978-1-5090-6122-8/16/$31.00 ©2016 IEEE
A Comprehensive Study and Performance Based
Evaluation on Routing Protocols of WiMAX
Farzana Shabnam
*
, Aparna Saha, Rifat Binte Sobhan, Tanmoy Debnath
Department of Electrical & Electronic Engineering, BRAC University
Dhaka, Bangladesh
fshabnam@bracu.ac.bd
Abstract— Worldwide Interoperability for Microwave Access
(WiMAX) technology is a subdivision of the vast field of wireless
communications, which breaks the restrictions of DSL, cable-
modem or T1 infrastructure based wire line of our broadband
Internet connections [1]. Wireless networking has become an
important area of research in academic and industry. The four
high-speed intensive applications such as high-speed data, video,
voice and streaming media are being served properly by the
WiMAX network, which overcomes the term digital divide. It
has a number of spearhead applications with at-home and
dynamic internet accessibility along with large geographical
coverage and relatively low expense to pursuit. Routing
overhead, unidirectional link support, delay, throughput, QoS
support and multicast are the analysable terms by whom we can
define the WiMAX protocols. To attain best use of this
technology selection of suitable protocol is very important. In our
paper, most imperative protocols of 802.16 WiMAX network
called AODV, DSDV and OLSR is ventilated as well as further
criticized in accordance with their performance on WiMAX
where AODV is a reactive (on demand) protocol and both DSDV
and OLSR are proactive.
I. INTRODUCTION
Broadband wireless access (BWA) is known as favourable
salvation for ‘last mile’ access technology over cable–modem
based connection and IEEE802.16 standard WiMAX serves
BWA with a large geographical area, a huge quantity of
subscriber and most importantly with maximum possible
speed at the same time [1]. WiMAX towers established in
different locations of the community consisting of transmitter
and receiver, in short transceivers. WiMAX signal are sent
back and forth to the towers which are connected to other n
th
devices like computer, mobiles anything that can receive
ethernet connection like routers. Further, WiMAX has come
to every one of us with many possibilities of using Internet in
a cost effective way at the same time having a better Internet
experience than the previous DSL, T1 or cable-modem
oriented broadband Internet connections. Other great thing
about WiMAX is the standard called the mobile WiMAx.
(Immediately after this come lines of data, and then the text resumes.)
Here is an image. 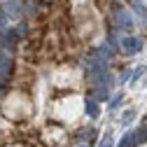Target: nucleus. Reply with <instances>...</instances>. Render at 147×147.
<instances>
[{
	"label": "nucleus",
	"instance_id": "f257e3e1",
	"mask_svg": "<svg viewBox=\"0 0 147 147\" xmlns=\"http://www.w3.org/2000/svg\"><path fill=\"white\" fill-rule=\"evenodd\" d=\"M115 21H117V26L119 28H124V30H128V28H133V16L128 14L121 5H115Z\"/></svg>",
	"mask_w": 147,
	"mask_h": 147
},
{
	"label": "nucleus",
	"instance_id": "f03ea898",
	"mask_svg": "<svg viewBox=\"0 0 147 147\" xmlns=\"http://www.w3.org/2000/svg\"><path fill=\"white\" fill-rule=\"evenodd\" d=\"M9 75H12V56L5 49H0V80L7 82Z\"/></svg>",
	"mask_w": 147,
	"mask_h": 147
},
{
	"label": "nucleus",
	"instance_id": "7ed1b4c3",
	"mask_svg": "<svg viewBox=\"0 0 147 147\" xmlns=\"http://www.w3.org/2000/svg\"><path fill=\"white\" fill-rule=\"evenodd\" d=\"M119 49L124 54H136L142 49V40L140 38H124V40H119Z\"/></svg>",
	"mask_w": 147,
	"mask_h": 147
},
{
	"label": "nucleus",
	"instance_id": "20e7f679",
	"mask_svg": "<svg viewBox=\"0 0 147 147\" xmlns=\"http://www.w3.org/2000/svg\"><path fill=\"white\" fill-rule=\"evenodd\" d=\"M5 14L12 16V19H19V16L24 14V7H21V0H7V3L3 5Z\"/></svg>",
	"mask_w": 147,
	"mask_h": 147
},
{
	"label": "nucleus",
	"instance_id": "39448f33",
	"mask_svg": "<svg viewBox=\"0 0 147 147\" xmlns=\"http://www.w3.org/2000/svg\"><path fill=\"white\" fill-rule=\"evenodd\" d=\"M131 7H133V12L138 14L140 24H142V26H147V7L142 5V0H131Z\"/></svg>",
	"mask_w": 147,
	"mask_h": 147
},
{
	"label": "nucleus",
	"instance_id": "423d86ee",
	"mask_svg": "<svg viewBox=\"0 0 147 147\" xmlns=\"http://www.w3.org/2000/svg\"><path fill=\"white\" fill-rule=\"evenodd\" d=\"M84 110H86V115H89V117H94V119L100 115V110H98V103H96L94 98H91V96L84 100Z\"/></svg>",
	"mask_w": 147,
	"mask_h": 147
},
{
	"label": "nucleus",
	"instance_id": "0eeeda50",
	"mask_svg": "<svg viewBox=\"0 0 147 147\" xmlns=\"http://www.w3.org/2000/svg\"><path fill=\"white\" fill-rule=\"evenodd\" d=\"M91 98H94L96 103H100V100H107V98H110V89H107V84H100V86L94 91V96H91Z\"/></svg>",
	"mask_w": 147,
	"mask_h": 147
},
{
	"label": "nucleus",
	"instance_id": "6e6552de",
	"mask_svg": "<svg viewBox=\"0 0 147 147\" xmlns=\"http://www.w3.org/2000/svg\"><path fill=\"white\" fill-rule=\"evenodd\" d=\"M119 147H138V145H136V133H133V131L124 133L121 140H119Z\"/></svg>",
	"mask_w": 147,
	"mask_h": 147
},
{
	"label": "nucleus",
	"instance_id": "1a4fd4ad",
	"mask_svg": "<svg viewBox=\"0 0 147 147\" xmlns=\"http://www.w3.org/2000/svg\"><path fill=\"white\" fill-rule=\"evenodd\" d=\"M133 133H136V145H145L147 142V126L138 128V131H133Z\"/></svg>",
	"mask_w": 147,
	"mask_h": 147
},
{
	"label": "nucleus",
	"instance_id": "9d476101",
	"mask_svg": "<svg viewBox=\"0 0 147 147\" xmlns=\"http://www.w3.org/2000/svg\"><path fill=\"white\" fill-rule=\"evenodd\" d=\"M98 147H115V140H112V136H110V133H105V136L100 138Z\"/></svg>",
	"mask_w": 147,
	"mask_h": 147
},
{
	"label": "nucleus",
	"instance_id": "9b49d317",
	"mask_svg": "<svg viewBox=\"0 0 147 147\" xmlns=\"http://www.w3.org/2000/svg\"><path fill=\"white\" fill-rule=\"evenodd\" d=\"M133 117H136V110H126V112L121 115V124H124V126H126V124H131Z\"/></svg>",
	"mask_w": 147,
	"mask_h": 147
},
{
	"label": "nucleus",
	"instance_id": "f8f14e48",
	"mask_svg": "<svg viewBox=\"0 0 147 147\" xmlns=\"http://www.w3.org/2000/svg\"><path fill=\"white\" fill-rule=\"evenodd\" d=\"M91 133H94V131H91V128L86 126V128H82V131H80V136H77V138H80V140H89V138H91Z\"/></svg>",
	"mask_w": 147,
	"mask_h": 147
},
{
	"label": "nucleus",
	"instance_id": "ddd939ff",
	"mask_svg": "<svg viewBox=\"0 0 147 147\" xmlns=\"http://www.w3.org/2000/svg\"><path fill=\"white\" fill-rule=\"evenodd\" d=\"M112 98H115V100L110 103V110H115V107H117V105L121 103V98H124V96H121V94H117V96H112Z\"/></svg>",
	"mask_w": 147,
	"mask_h": 147
},
{
	"label": "nucleus",
	"instance_id": "4468645a",
	"mask_svg": "<svg viewBox=\"0 0 147 147\" xmlns=\"http://www.w3.org/2000/svg\"><path fill=\"white\" fill-rule=\"evenodd\" d=\"M0 26H7V14H5V9H0Z\"/></svg>",
	"mask_w": 147,
	"mask_h": 147
},
{
	"label": "nucleus",
	"instance_id": "2eb2a0df",
	"mask_svg": "<svg viewBox=\"0 0 147 147\" xmlns=\"http://www.w3.org/2000/svg\"><path fill=\"white\" fill-rule=\"evenodd\" d=\"M142 72H145V68H142V65H140V68H138V70H133V80H138V77H140V75H142Z\"/></svg>",
	"mask_w": 147,
	"mask_h": 147
},
{
	"label": "nucleus",
	"instance_id": "dca6fc26",
	"mask_svg": "<svg viewBox=\"0 0 147 147\" xmlns=\"http://www.w3.org/2000/svg\"><path fill=\"white\" fill-rule=\"evenodd\" d=\"M3 84H5V82H3V80H0V96H3V94H5V86H3Z\"/></svg>",
	"mask_w": 147,
	"mask_h": 147
},
{
	"label": "nucleus",
	"instance_id": "f3484780",
	"mask_svg": "<svg viewBox=\"0 0 147 147\" xmlns=\"http://www.w3.org/2000/svg\"><path fill=\"white\" fill-rule=\"evenodd\" d=\"M80 147H86V145H80Z\"/></svg>",
	"mask_w": 147,
	"mask_h": 147
}]
</instances>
By
this facility, people on motion can get the access to the same
WiMAX connection of intended towers that they all put
together in mesh format. WiMAX actually fill in the gaped
what we actually have in the DSL, cable and T-1. It also
features with a minimum overhead for transmitting data,
connection oriented wide area network, huge bandwidth,
channel capacity with at most one hundred users with
promising connection speed [2]. In addition to that, large
ecosystem, low IPR cost, low cost devices, wireless link with
microwave, licensed spectrum and point-to-point (P2MP)
architecture are the advantages owe by WiMAX. It was
initially designed to achieve 30 to 40 megabyte per second
data rates where in 2011 it speeded up to 1Gbit/second.
Different protocols of WiMAX are serving different criteria of
wireless connections accordingly to improve the routing
efficiency and it is required to select a suitable protocol,
which will reduce the routing overhead due to rerouting
instability problem. The WiMAX protocols are AODV, DSR,
DSDV, OLSR, ZRP, LAR, LANMAR, STAR, DYMO,
PAODV, CBRP, TORA, ODMRP, CAMP, and CBT so on [1].
Among them, we have selected three routing protocols named
AODV, DSDV, OLSR to analyse the few categories like
routing overhead, throughput, multicast route, delay etc.
In the section (II), the subsections A, B and C describe the
routing mechanism, discovery and maintenance of three
different routing protocol: AODV, DSDV and OLSR.
In the following section (III), the factors of analysis are
described such as routing overhead process, unidirectional
link support, average delay, throughput, QoS support,
multicast and reactivity based on which preferable routing
protocol should be chosen. At the very last before we
conclude in section (IV), a performance comparison between
the protocols AODV, DSDV and OLSR is elucidated along
with a table. Finally, in section (V), we conclude our paper.